— Description of the task —
Output exactly, and only, the lines below from the one with "haco!/とても背の低い ちょい置きフ" down to the one with "template beer label vector image". Include both end lines and no pictures.

— Dataset —
----------

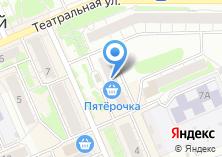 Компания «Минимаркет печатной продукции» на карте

----------

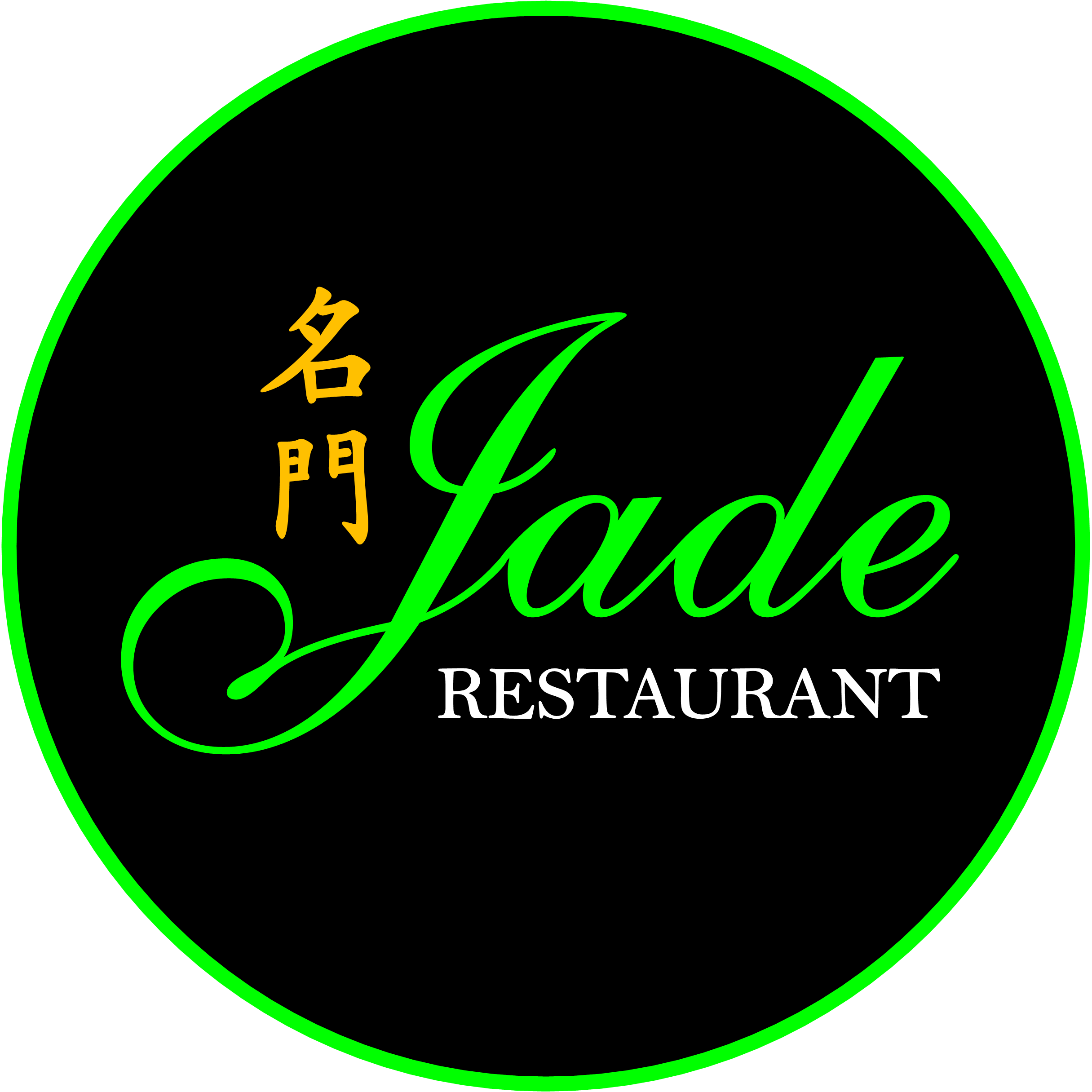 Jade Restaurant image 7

----------

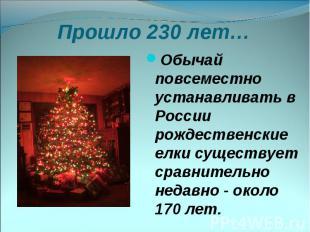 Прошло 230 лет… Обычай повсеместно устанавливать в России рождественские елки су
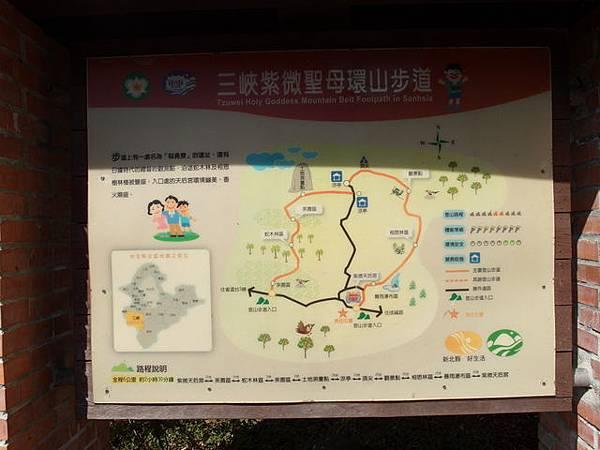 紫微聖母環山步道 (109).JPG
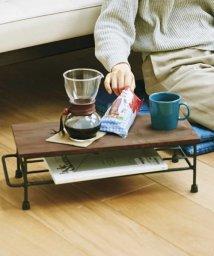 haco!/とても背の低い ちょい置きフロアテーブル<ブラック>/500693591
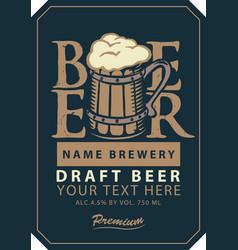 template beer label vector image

----------

— Completed task —
 haco!/とても背の低い ちょい置きフロアテーブル<ブラック>/500693591
 template beer label vector image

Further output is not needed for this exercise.